Untertitel: Helden & Heuchler - Händler & Heloten - Hetzer & Historiker als Mitwirkende beim und nach dem Deutsch-Herero-Krieg
Herausgeber: A.W. Steffan
Schriftenreihe zur Förderung geschichts-, kultur- und naturwissenschaftlicher Forschung im Bereich der ehemaligen deutschen Einfluß- und Schutzgebiete in Übersee
6. Jahrgang - Heft 11/2006
Windhoek-Gelnhausen 2006
ISBN: 99916-793-6-7
Broschur, 16x23 cm, 100 Seiten, etliche sw- und Farbabbildungen


Inhalt:

Steffan, A. Wilhelm:
Wege zur Wahrheit Helden & Heuchler, Hetzer & Historiker

Von Koenen, Eberhard:
Schuld, Schicksal, Sühne im Hero-Krieg

Wienecke, Werner:
Hindernisse auf dem Weg zur Versöhnung

Schneider-Waterberg, Hinrich R.:
Der Wahrheit eine Gasse

Kirschnereit, Kurt:
Ein versäumtes Schuldbekenntnis

Epple, August W.:
Indoktrinierte Behandlung kolonialer Völkermorde im Schulunterricht

Horn, Hans-Rudolf:
Zeitgemäße Erinnerungskultur statt Geschichte

Steffan, A. Wilhelm:
Bemerkungen zur scheinbaren Trilogie

Von der Heyde, H. & Godendorff, S.:
Rechtfertigung zum Vorgehen der Abteilung von der Heyde

Schneider-Waterberg, Hinrich R.:
Planmäßig verbrecherische Kriegsführung?

Von Bühlow, Bernhard:
Reichstagsrede vom 04. Dezember 1904

Schulze-Rhonhof, G.:
Deutsche Kolonien und der Zweite Weltkrieg

Mayet, Peter Michael:
Berichterstattung über die Fischfluß-Operation

Godendorff, Schulze-Rhonhof, Steffan:
Besprechung neuerschienener Bücher

Herausgeber
Danksagungen und „Bisherige Ausgaben“


"Planmäßig verbrecherische Kriegsführung?"

Eine Betrachtung von Hinrich R. Schneider-Waterberg

Magisterarbeit Klaus Lorenz - Rätselhafte Stabsrevolte - Verbrecherische Kriegsführung? - Telegramme per Ochsenwagen - Der Reichstag und der Kolonialkrieg - Die Proklamation an die Herero verblaßt - Die vergessene Proklamation vom 10. Juni 1904 - Primat der Politik im Krieg - Unliebsame Realitäten

1. Magisterarbeit Klaus Lorenz

Unter Berücksichtigung des amtlichen Generalstabsberichtes [1904], einschließlich der darin enthaltenen diesbezüglichen Verschleierungen, und anhand der strategisch-taktischen Gegebenheiten rekonstruierte KLAUS LORENZ die militärischen Wirklichkeiten der Gefechte der deutschen Schutztruppe mit den Herero bei Waterberg/Hamakari, sowie deren ,Verfolgung’ in das Sandfeld.

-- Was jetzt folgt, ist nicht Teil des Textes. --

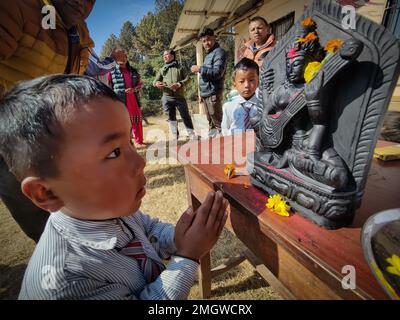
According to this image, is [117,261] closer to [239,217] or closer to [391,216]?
[239,217]

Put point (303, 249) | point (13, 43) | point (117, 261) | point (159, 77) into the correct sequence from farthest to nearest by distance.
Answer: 1. point (159, 77)
2. point (13, 43)
3. point (117, 261)
4. point (303, 249)

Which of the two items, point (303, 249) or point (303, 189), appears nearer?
point (303, 249)

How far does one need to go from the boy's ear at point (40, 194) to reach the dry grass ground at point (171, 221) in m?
1.43

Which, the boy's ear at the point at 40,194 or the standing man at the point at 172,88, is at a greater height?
the standing man at the point at 172,88

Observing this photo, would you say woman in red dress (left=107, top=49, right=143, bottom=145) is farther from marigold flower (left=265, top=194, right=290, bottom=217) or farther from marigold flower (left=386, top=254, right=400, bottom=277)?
marigold flower (left=386, top=254, right=400, bottom=277)

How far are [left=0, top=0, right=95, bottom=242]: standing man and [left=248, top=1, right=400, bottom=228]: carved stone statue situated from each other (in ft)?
4.40

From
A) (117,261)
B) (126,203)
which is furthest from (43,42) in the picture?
(117,261)

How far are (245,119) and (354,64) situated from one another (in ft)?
5.59

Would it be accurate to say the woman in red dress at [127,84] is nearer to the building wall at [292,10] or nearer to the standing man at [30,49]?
the standing man at [30,49]

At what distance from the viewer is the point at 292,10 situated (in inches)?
173

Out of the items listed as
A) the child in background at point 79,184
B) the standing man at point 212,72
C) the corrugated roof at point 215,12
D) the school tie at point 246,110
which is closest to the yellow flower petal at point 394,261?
the child in background at point 79,184

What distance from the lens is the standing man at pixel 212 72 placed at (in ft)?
11.7

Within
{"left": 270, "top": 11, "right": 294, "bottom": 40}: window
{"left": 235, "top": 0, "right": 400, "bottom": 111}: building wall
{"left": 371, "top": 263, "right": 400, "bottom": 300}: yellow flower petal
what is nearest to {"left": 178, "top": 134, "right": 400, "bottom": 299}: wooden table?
{"left": 371, "top": 263, "right": 400, "bottom": 300}: yellow flower petal

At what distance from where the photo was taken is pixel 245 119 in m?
2.34
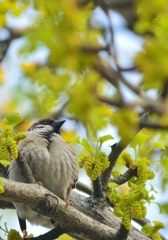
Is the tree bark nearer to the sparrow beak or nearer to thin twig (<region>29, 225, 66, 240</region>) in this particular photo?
thin twig (<region>29, 225, 66, 240</region>)

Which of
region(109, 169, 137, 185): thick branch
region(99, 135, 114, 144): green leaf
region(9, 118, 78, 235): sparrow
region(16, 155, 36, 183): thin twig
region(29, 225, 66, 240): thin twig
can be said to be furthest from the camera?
region(9, 118, 78, 235): sparrow

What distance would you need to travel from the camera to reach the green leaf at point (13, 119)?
2.97 meters

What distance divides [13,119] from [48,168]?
1.08 meters

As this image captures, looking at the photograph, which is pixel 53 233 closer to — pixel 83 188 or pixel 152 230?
pixel 152 230

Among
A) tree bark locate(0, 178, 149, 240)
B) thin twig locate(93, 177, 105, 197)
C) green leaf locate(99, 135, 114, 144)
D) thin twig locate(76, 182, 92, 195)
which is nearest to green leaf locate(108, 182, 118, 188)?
thin twig locate(93, 177, 105, 197)

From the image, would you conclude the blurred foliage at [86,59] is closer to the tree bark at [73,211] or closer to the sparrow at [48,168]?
the tree bark at [73,211]

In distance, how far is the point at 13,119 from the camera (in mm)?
2984

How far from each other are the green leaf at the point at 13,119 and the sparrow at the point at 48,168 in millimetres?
879

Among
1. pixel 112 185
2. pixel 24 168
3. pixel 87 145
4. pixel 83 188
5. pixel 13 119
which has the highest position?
pixel 13 119

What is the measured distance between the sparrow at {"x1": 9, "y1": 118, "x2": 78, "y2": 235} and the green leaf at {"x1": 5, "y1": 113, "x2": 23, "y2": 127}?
88 cm

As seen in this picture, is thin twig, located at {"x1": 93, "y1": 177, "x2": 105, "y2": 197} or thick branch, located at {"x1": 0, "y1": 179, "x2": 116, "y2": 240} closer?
thick branch, located at {"x1": 0, "y1": 179, "x2": 116, "y2": 240}

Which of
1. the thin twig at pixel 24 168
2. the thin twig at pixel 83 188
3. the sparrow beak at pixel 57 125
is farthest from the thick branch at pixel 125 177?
the sparrow beak at pixel 57 125

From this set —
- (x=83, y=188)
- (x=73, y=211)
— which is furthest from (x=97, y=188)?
(x=83, y=188)

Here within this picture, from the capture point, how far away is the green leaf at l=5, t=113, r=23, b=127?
2969 mm
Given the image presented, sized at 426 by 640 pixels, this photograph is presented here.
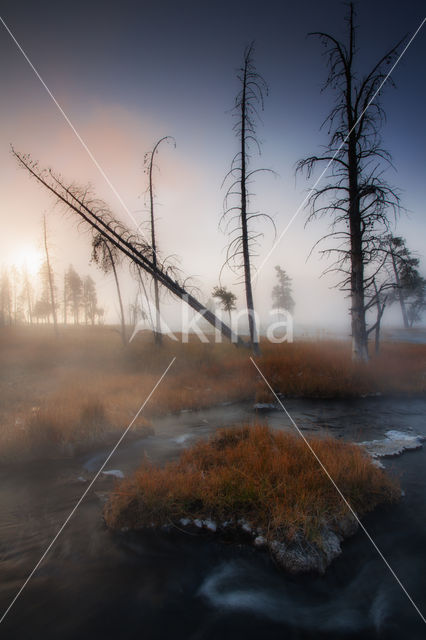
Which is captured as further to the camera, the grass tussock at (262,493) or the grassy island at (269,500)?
the grass tussock at (262,493)

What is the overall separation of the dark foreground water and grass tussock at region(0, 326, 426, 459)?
9.51 ft

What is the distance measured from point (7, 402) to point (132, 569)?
929 cm

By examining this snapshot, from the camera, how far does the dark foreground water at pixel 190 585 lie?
2.76 meters

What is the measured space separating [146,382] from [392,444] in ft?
30.0

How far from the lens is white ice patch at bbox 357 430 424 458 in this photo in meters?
6.17

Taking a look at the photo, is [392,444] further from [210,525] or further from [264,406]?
[210,525]

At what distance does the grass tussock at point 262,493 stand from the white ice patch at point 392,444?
159cm

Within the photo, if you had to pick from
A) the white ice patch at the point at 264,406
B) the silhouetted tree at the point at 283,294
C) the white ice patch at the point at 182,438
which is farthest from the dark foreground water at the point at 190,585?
the silhouetted tree at the point at 283,294

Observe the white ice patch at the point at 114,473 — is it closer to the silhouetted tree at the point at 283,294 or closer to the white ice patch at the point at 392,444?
the white ice patch at the point at 392,444

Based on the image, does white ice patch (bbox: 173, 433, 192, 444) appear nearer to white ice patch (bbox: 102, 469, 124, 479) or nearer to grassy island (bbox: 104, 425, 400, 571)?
white ice patch (bbox: 102, 469, 124, 479)

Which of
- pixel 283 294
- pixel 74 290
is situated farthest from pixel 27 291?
pixel 283 294

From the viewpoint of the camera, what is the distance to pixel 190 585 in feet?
10.5

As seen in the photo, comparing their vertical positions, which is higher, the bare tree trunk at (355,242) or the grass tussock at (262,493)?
the bare tree trunk at (355,242)

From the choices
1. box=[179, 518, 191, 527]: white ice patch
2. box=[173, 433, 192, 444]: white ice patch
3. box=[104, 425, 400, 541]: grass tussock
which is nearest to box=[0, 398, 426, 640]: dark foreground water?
box=[179, 518, 191, 527]: white ice patch
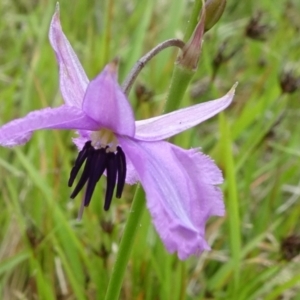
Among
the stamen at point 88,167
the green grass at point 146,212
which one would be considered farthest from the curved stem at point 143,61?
the green grass at point 146,212

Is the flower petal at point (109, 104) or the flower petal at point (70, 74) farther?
the flower petal at point (70, 74)

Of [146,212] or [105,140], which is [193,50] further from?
[146,212]

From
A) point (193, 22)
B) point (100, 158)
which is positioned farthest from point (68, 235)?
point (193, 22)

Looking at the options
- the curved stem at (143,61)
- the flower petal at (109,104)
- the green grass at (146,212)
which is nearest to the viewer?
the flower petal at (109,104)

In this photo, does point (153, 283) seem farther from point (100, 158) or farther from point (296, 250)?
point (100, 158)

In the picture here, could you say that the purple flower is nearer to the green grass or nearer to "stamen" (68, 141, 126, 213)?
"stamen" (68, 141, 126, 213)

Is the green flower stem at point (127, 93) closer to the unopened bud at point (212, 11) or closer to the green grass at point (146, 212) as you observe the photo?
the unopened bud at point (212, 11)
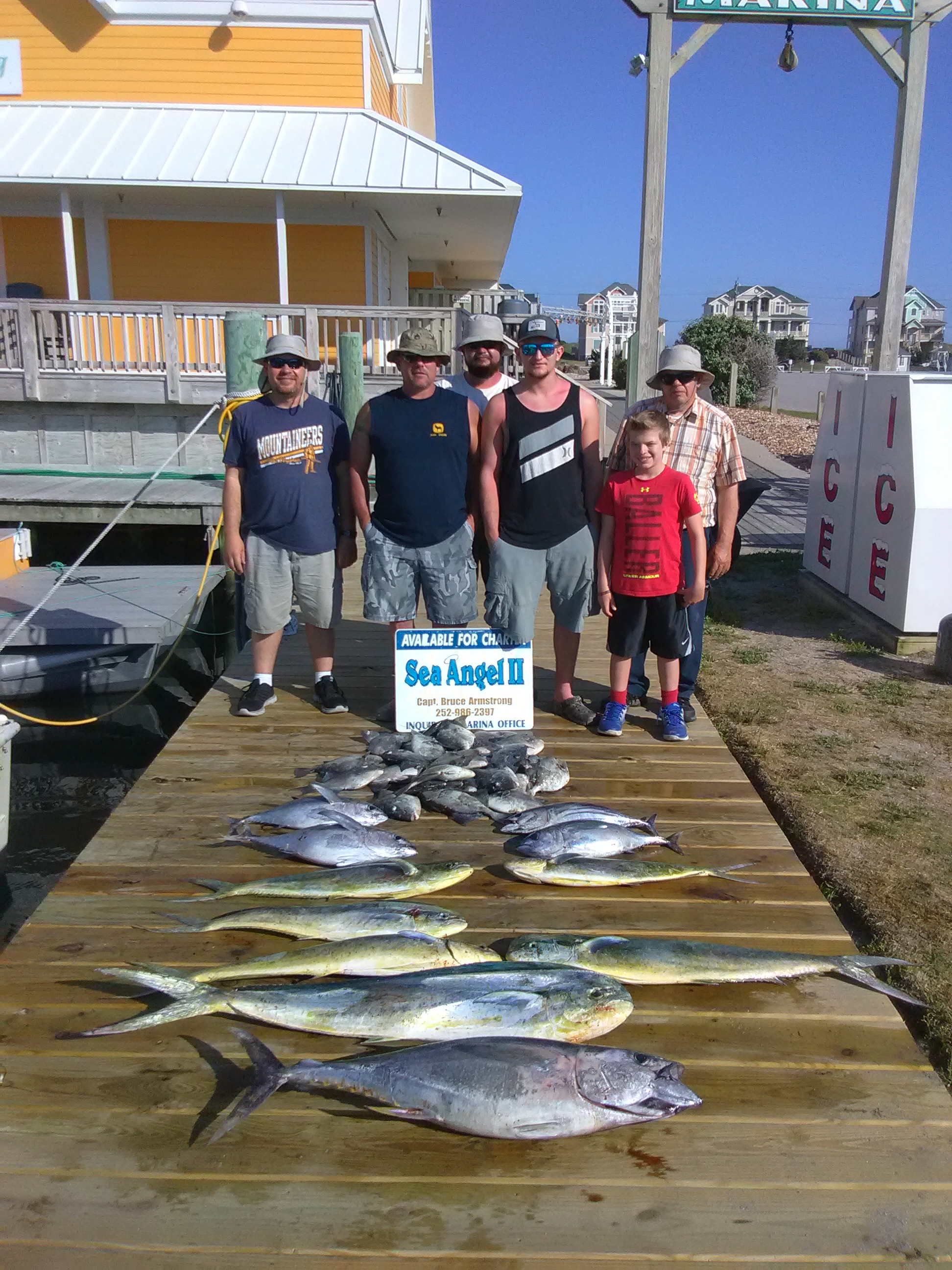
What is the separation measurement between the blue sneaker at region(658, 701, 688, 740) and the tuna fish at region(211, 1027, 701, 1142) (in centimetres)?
241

Militärisch sachlich und schlüssig versteht er den Hererokrieg als einen unter vielen Kolonialkriegen im Zeitalter des Imperialismus und lehnt dabei dessen Deutung als ‚einen planmäßigen Genozid’ klar ab.

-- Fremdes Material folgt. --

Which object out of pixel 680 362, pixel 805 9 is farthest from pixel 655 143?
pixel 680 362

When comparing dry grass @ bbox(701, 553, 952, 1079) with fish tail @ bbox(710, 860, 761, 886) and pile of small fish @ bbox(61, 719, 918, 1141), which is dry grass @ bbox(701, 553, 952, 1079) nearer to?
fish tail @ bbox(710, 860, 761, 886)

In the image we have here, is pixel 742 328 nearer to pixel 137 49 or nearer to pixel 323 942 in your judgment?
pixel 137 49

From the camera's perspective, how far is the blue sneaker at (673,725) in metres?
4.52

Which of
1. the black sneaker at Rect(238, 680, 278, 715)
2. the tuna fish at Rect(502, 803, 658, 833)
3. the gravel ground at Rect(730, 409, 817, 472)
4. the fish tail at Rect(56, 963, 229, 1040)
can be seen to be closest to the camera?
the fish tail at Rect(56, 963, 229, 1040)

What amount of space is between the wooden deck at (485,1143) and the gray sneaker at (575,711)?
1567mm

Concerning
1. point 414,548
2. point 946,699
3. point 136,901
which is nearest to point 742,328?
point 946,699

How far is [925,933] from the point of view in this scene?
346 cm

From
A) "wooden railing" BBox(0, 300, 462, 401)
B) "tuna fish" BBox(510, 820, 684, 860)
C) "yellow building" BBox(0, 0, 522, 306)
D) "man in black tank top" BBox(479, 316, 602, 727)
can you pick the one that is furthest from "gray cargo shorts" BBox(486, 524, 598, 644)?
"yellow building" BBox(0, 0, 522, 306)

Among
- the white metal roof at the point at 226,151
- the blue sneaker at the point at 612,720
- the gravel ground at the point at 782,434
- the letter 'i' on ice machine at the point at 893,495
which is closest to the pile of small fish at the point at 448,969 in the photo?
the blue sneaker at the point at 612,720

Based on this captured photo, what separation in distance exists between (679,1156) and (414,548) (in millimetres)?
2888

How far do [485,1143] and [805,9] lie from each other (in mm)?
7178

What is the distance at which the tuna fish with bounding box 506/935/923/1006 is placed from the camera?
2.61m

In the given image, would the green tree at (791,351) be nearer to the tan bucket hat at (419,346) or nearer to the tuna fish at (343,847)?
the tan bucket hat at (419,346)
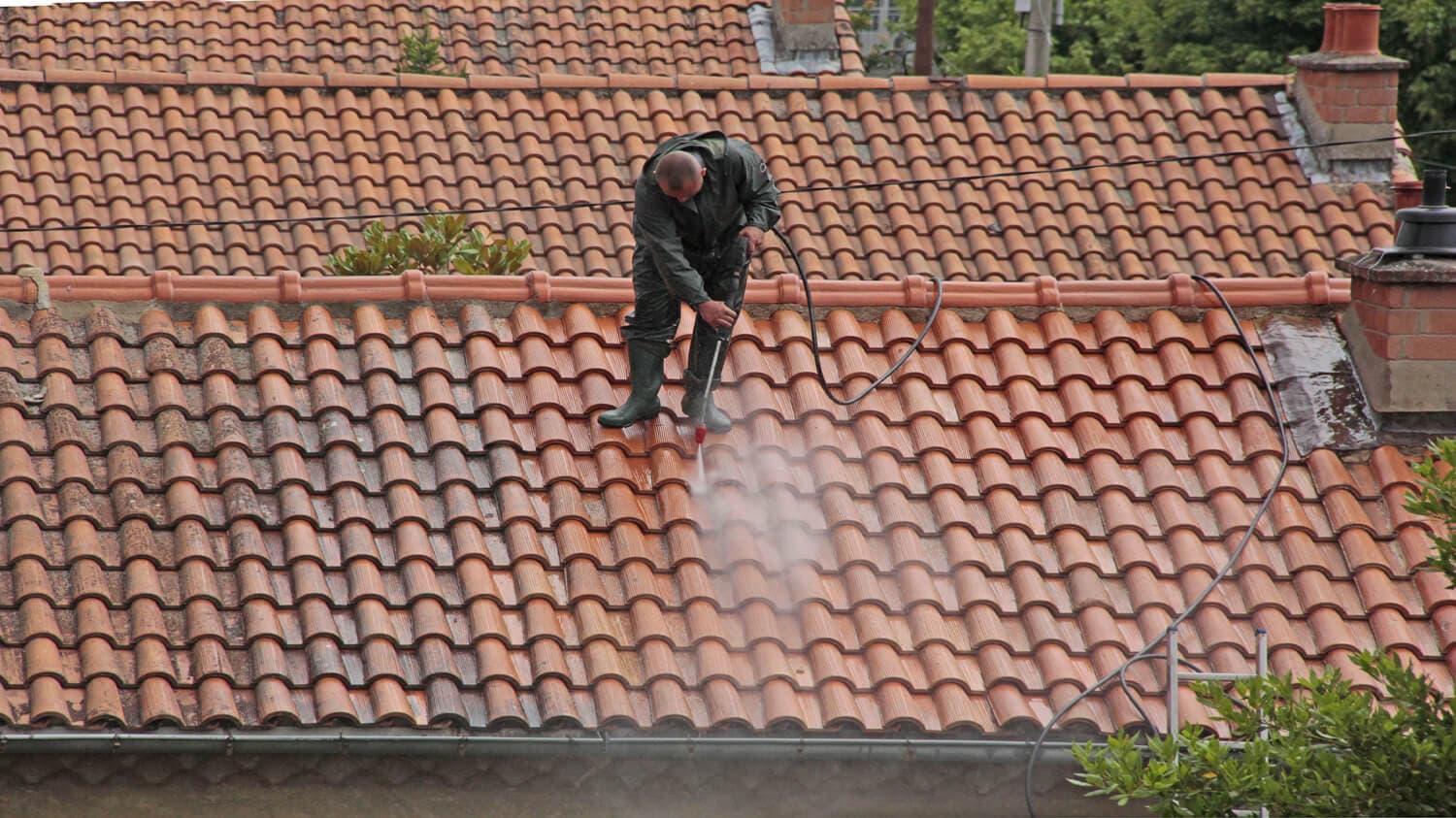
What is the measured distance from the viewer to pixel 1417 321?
24.8 ft

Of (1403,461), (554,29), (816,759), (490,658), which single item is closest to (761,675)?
(816,759)

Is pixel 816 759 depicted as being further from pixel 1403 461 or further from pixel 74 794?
pixel 1403 461

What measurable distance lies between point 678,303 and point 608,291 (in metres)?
0.70

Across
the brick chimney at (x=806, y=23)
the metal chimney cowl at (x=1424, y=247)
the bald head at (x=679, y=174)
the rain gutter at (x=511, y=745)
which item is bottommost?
the rain gutter at (x=511, y=745)

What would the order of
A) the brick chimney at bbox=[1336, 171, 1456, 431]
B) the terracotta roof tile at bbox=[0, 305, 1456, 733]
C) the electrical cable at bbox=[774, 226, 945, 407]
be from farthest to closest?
the electrical cable at bbox=[774, 226, 945, 407], the brick chimney at bbox=[1336, 171, 1456, 431], the terracotta roof tile at bbox=[0, 305, 1456, 733]

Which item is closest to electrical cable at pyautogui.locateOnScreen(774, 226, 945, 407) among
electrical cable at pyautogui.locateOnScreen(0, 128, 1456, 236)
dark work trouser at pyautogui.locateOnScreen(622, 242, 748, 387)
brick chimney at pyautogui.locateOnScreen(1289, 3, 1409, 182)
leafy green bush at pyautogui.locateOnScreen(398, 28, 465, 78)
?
dark work trouser at pyautogui.locateOnScreen(622, 242, 748, 387)

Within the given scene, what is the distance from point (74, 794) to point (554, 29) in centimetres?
1191

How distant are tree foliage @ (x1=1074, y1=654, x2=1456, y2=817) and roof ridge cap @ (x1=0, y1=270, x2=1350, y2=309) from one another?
12.1 feet

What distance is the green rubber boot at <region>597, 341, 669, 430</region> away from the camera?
7.44m

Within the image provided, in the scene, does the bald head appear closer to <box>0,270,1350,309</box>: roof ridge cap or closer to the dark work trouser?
the dark work trouser

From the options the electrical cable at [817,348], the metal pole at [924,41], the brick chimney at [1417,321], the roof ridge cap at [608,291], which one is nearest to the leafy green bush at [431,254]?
the roof ridge cap at [608,291]

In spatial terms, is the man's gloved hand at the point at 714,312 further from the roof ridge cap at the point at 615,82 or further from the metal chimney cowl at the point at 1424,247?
the roof ridge cap at the point at 615,82

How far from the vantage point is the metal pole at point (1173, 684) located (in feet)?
20.6

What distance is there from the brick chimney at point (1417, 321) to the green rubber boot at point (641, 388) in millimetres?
3145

Die Summe der Untersuchungen reichte LORENZ unter dem Titel „Die Rolle der Kaiserlichen Schutztruppe als Herrschaftsinstrument in Südwestafrika“ erfolgreich ein zur Erlangung eines ‚Magister artium’ an der Philosophischen Fakultät der Universität Hamburg [LORENZ 1999]. Man attestierte ihm damit eine deutliche Korrektur der bisherigen historischen Anschauungen und ,Forschungsbemühungen’. Ein überzeugendes Ergebnis seiner Untersuchungen sei der Nachweis, daß es zwinge sich von einer Legende zu verabschieden, die seit dem Versailler Vertrag mit der sogenannten „Kolonialschuldlüge“ im Zentrum historiographischer Kontroversen um die deutsche Kolonialgeschichte stehe.

Teile aus der Zusammenfassung dieser zuvor nicht veröffentlichten Magisterarbeit sind zusammen mit einer kurzen Einführung der Schriftleiterin in den ‚Nachrichten der Gesellschaft für Wissenschaftliche Entwicklung in Swakopmund erschienen [LORENZ / FLAMM-SCHNEEWEISS 2001]. Einen vollständigen Ausschnitt seiner Arbeit, der sich ausschließlich mit den Gefechten von Hamakari und anschließenden Unternehmungen der deutschen Schutztruppe unter dem Oberbefehl des Generals VON TROTHA befaßte, veröffentlichte der Verfasser in ‚Befunde und Berichte zur Deutschen Kolonialgeschichte’ 01: 049-066 [LORENZ 2001].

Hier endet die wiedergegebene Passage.